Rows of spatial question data
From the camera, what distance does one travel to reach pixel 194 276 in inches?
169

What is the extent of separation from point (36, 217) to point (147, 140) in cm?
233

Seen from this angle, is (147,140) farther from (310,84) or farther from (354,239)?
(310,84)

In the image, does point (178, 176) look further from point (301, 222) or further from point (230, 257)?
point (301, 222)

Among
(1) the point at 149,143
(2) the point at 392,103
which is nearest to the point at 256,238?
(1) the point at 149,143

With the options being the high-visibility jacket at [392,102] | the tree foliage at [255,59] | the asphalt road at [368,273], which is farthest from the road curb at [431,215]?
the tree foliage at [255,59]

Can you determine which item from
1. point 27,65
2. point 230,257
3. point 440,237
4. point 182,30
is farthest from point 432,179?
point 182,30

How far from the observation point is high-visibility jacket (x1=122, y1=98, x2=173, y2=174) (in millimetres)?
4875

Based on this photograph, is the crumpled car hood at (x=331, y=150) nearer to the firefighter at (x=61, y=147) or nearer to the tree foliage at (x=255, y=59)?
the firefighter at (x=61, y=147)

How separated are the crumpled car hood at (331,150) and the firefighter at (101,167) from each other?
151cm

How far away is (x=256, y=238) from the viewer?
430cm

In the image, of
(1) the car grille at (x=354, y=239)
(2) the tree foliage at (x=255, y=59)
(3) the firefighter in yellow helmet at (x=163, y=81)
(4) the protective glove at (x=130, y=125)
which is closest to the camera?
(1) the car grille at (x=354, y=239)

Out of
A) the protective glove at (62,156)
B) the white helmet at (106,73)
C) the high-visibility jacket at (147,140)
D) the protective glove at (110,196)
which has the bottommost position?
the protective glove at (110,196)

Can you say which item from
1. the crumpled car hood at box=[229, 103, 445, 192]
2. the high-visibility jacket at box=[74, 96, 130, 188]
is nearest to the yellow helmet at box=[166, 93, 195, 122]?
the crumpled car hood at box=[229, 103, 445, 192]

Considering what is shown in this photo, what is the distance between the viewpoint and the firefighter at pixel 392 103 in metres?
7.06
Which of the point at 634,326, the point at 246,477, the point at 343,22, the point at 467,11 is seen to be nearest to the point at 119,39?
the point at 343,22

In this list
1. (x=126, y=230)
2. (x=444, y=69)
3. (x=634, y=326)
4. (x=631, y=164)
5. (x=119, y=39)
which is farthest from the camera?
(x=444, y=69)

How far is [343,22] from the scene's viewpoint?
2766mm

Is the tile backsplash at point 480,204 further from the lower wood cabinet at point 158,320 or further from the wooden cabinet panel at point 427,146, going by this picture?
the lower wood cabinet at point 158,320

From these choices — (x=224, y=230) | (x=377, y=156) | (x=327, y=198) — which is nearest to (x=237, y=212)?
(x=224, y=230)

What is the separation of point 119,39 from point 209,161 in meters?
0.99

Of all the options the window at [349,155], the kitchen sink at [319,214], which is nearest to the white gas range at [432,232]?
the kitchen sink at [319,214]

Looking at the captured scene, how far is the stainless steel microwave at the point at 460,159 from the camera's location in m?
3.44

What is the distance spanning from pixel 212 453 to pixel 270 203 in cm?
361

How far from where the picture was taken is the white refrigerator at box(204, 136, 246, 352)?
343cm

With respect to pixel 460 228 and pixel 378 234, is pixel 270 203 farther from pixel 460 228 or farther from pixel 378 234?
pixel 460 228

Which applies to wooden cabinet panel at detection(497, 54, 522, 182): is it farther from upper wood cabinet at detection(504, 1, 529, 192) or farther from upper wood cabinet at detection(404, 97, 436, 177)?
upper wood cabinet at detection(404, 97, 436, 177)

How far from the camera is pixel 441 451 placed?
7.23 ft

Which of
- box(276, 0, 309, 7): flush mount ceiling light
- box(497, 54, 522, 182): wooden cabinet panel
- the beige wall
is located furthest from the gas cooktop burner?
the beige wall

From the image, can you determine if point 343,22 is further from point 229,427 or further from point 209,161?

* **THE TASK**
The records above must be output exactly, in full.

* **RESPONSE TO THIS EXERCISE**
From the camera, what distance does one travel to reach pixel 194 276 in inches?
169

What is the extent of separation from point (36, 217) to point (147, 140) in cm?
233

Seen from this angle, is (147,140) farther from (310,84) or farther from (354,239)?
(310,84)

In the image, does point (178, 176) look further from point (301, 222) or further from point (230, 257)?
point (301, 222)

Among
(1) the point at 149,143
(2) the point at 392,103
which is nearest to the point at 256,238?
(1) the point at 149,143

With the options being the high-visibility jacket at [392,102] | the tree foliage at [255,59] | the asphalt road at [368,273], which is farthest from the road curb at [431,215]?
the tree foliage at [255,59]

Can you determine which item from
1. point 27,65
2. point 230,257
3. point 440,237
4. point 182,30
is farthest from point 432,179?
point 182,30

How far from the observation point is high-visibility jacket (x1=122, y1=98, x2=173, y2=174) (in millimetres)?
4875

Based on this photograph, is the crumpled car hood at (x=331, y=150) nearer to the firefighter at (x=61, y=147) or nearer to the tree foliage at (x=255, y=59)?
the firefighter at (x=61, y=147)

How separated are the crumpled car hood at (331,150) and the firefighter at (101,167) from each other?
151cm

How far away is (x=256, y=238) from the viewer?
430cm

In the image, of
(1) the car grille at (x=354, y=239)
(2) the tree foliage at (x=255, y=59)
(3) the firefighter in yellow helmet at (x=163, y=81)
(4) the protective glove at (x=130, y=125)
which is closest to the camera?
(1) the car grille at (x=354, y=239)

Out of
A) the protective glove at (62,156)
B) the white helmet at (106,73)
C) the high-visibility jacket at (147,140)
D) the protective glove at (110,196)
which has the bottommost position?
the protective glove at (110,196)

Can you say which item from
1. the crumpled car hood at box=[229, 103, 445, 192]
2. the high-visibility jacket at box=[74, 96, 130, 188]
is nearest to the yellow helmet at box=[166, 93, 195, 122]?
the crumpled car hood at box=[229, 103, 445, 192]

Considering what is shown in this photo, what is the distance between the viewpoint and the firefighter at pixel 392 103 in metres?
7.06
Which of the point at 634,326, the point at 246,477, the point at 343,22, the point at 467,11 is seen to be nearest to the point at 119,39?
the point at 343,22

In this list
1. (x=126, y=230)
2. (x=444, y=69)
3. (x=634, y=326)
4. (x=631, y=164)
5. (x=119, y=39)
which is farthest from the camera?
(x=444, y=69)

How far is [343,22] from the scene's viewpoint?
2766mm

Is the tile backsplash at point 480,204 further from the lower wood cabinet at point 158,320 or further from the wooden cabinet panel at point 427,146, going by this picture?
the lower wood cabinet at point 158,320

From these choices — (x=224, y=230) | (x=377, y=156) | (x=327, y=198) — which is nearest to (x=237, y=212)?
(x=224, y=230)

What is the separation of point 119,39 from point 209,161 in meters?
0.99

Of all the options the window at [349,155], the kitchen sink at [319,214], which is nearest to the white gas range at [432,232]?
the kitchen sink at [319,214]

Looking at the captured scene, how far is the stainless steel microwave at the point at 460,159 from the camera's location in m?
3.44

What is the distance spanning from pixel 212 453 to pixel 270 203 in cm?
361

How far from where the picture was taken is the white refrigerator at box(204, 136, 246, 352)?
343cm

With respect to pixel 460 228 and pixel 378 234, is pixel 270 203 farther from pixel 460 228 or farther from pixel 378 234?
pixel 460 228

Which applies to wooden cabinet panel at detection(497, 54, 522, 182): is it farther from upper wood cabinet at detection(504, 1, 529, 192) or farther from upper wood cabinet at detection(404, 97, 436, 177)?
upper wood cabinet at detection(404, 97, 436, 177)

How far from the camera is pixel 441 451 placed?
7.23 ft

Which of
- box(276, 0, 309, 7): flush mount ceiling light
- box(497, 54, 522, 182): wooden cabinet panel
- the beige wall
is located furthest from the gas cooktop burner?
the beige wall

From the image, can you determine if point 343,22 is further from point 229,427 or further from point 209,161?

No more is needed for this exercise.